Throughout the early 1960s, the song gained popularity due to folk performers, most notably the Kingston Trio, who included the song "Rider" on their album Sunny Side! in 1963; it was also recorded by the Big 3, an American folk trio that featured Cass Elliot. Folk singer Judy Roderick also recorded a version of the song under the title "Woman Blue" and it became the title track of her second album, recorded and released by Vanguard in 1965. British folk singer John Renbourn recorded a version of the song (titled "I Know My Babe") and it was included on his 1967 solo album, Another Monday.

==Early rock performances and recordings==
By the mid-1960s, rock acts had begun to perform and record the song. The Astronauts released a version on their 1967 album, Travelin' Men. Folk rock band the Byrds recorded the song during 1966, under the title "I Know My Rider (I Know You Rider)", but their version remained unreleased until 1987, when it was included on the archival Never Before album. It was later included as a bonus track on the expanded CD edition of the Byrds' Fifth Dimension album. The Byrds also performed the song at the Monterey International Pop Festival in June 1967, though that performance was only officially released in 2024.

James Taylor recorded the song as "Circle Round the Sun" on his 1968 debut album James Taylor). Big Brother and the Holding Company, featuring Janis Joplin, performed it in concert and a rendition from 1966 was released in 1984 on the live album Cheaper Thrills. Blues rock duo Hot Tuna included a version of the song titled "Know You Rider" on their debut live album, Hot Tuna, and have played the song live many times since.

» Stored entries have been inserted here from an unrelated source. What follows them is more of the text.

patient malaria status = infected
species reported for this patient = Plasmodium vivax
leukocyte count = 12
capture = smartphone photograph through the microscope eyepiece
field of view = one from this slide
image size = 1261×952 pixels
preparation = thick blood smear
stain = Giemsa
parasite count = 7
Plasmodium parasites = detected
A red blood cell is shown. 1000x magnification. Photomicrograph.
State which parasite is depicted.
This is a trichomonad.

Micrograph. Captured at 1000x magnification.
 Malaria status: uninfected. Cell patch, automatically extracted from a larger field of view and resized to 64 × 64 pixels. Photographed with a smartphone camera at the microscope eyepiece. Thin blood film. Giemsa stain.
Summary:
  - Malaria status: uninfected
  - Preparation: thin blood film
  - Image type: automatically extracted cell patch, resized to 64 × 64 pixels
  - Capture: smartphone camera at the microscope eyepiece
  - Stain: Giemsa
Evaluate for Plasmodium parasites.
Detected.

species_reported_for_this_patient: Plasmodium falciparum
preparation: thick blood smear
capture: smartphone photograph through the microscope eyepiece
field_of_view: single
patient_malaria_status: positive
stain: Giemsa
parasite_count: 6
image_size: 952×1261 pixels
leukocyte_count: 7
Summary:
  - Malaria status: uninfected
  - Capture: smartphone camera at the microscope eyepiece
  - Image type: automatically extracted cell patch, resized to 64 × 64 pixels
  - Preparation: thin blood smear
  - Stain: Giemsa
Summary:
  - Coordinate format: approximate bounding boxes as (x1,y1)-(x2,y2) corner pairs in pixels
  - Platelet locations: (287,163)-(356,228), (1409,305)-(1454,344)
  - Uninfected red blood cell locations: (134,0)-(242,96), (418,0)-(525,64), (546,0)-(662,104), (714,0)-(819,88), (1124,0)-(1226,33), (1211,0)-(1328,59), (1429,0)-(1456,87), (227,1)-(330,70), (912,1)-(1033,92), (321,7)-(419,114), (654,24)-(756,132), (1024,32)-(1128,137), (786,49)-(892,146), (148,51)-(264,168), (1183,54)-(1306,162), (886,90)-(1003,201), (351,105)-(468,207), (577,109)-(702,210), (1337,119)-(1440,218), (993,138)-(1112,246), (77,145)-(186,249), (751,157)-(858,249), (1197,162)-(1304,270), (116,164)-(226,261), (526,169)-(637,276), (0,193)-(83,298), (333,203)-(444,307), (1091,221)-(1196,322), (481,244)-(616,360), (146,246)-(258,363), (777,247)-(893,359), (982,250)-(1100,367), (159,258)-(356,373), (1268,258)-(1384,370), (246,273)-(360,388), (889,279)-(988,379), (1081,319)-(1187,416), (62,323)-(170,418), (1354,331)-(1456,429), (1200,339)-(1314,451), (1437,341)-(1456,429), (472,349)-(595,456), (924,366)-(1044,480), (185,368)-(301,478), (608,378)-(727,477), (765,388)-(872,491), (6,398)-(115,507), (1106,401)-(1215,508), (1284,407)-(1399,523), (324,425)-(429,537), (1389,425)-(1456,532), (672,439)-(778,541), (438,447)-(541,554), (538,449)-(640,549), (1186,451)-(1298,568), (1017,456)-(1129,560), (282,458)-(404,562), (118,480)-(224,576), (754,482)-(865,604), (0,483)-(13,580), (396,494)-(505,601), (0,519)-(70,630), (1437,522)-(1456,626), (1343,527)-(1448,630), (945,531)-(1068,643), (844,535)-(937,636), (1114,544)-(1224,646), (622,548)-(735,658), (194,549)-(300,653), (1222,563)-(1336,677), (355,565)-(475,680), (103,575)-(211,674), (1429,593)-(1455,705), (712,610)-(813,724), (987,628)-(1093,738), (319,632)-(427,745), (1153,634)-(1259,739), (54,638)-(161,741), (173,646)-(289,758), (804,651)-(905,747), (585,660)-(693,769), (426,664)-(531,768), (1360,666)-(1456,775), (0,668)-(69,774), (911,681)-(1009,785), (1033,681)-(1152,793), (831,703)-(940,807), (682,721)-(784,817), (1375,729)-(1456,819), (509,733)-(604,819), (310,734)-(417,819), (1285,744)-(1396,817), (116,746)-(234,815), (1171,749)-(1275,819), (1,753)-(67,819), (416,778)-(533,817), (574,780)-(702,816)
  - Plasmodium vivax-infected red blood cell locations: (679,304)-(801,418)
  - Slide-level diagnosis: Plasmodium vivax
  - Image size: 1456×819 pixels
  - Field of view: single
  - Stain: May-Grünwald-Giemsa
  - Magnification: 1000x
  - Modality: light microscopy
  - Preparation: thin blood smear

The song was a staple of the Grateful Dead's live shows from the beginning of the band's existence in 1965. According to author David R. Shumway, the band's adoption of the song represented the forging of a bridge between their psychedelic music and their more traditional country and folk material. It was often performed by the band as a connecting song from "China Cat Sunflower" and this combination was featured on their 1972 triple live album Europe '72. The Grateful Dead's segue approach to the song was later used by Bruce Hornsby and the Range in the late 1980s, with "I Know You Rider" following their song, "The Red Plains".

The progressive bluegrass group The Seldom Scene recorded it as "Rider" on their 1973 album Act III. The Dutch progressive rock band Galaxy-Lin released a version of the song (titled "I Know My Baby") on their 1975 album, G.

==Later appearances==
The song was also covered by reggae/rock fusion artists Slightly Stoopid on their 2008 album Slightly Not Stoned Enough to Eat Breakfast Yet Stoopid and Big House on their 2008 Never Ending Train album. It has also been partially covered by experimental folk band Akron/Family. The International Tussler Society, a band of key members of the Norwegian prog-rock band Motorpsycho, has also recorded a version, available on the album The Tussler – Original Motion Picture Soundtrack (1994/1996). The album was the soundtrack to a fictional Spaghetti Western by non-existent director Theo Buhara. Its country rock sound marked a drastic departure from the earlier Motorpsycho-related records.
Marty Stuart and His Fabulous Superlatives often opened their concerts with "I Know You(r) Rider" between 2015 and 2017, and continued to perform it live as of late 2021.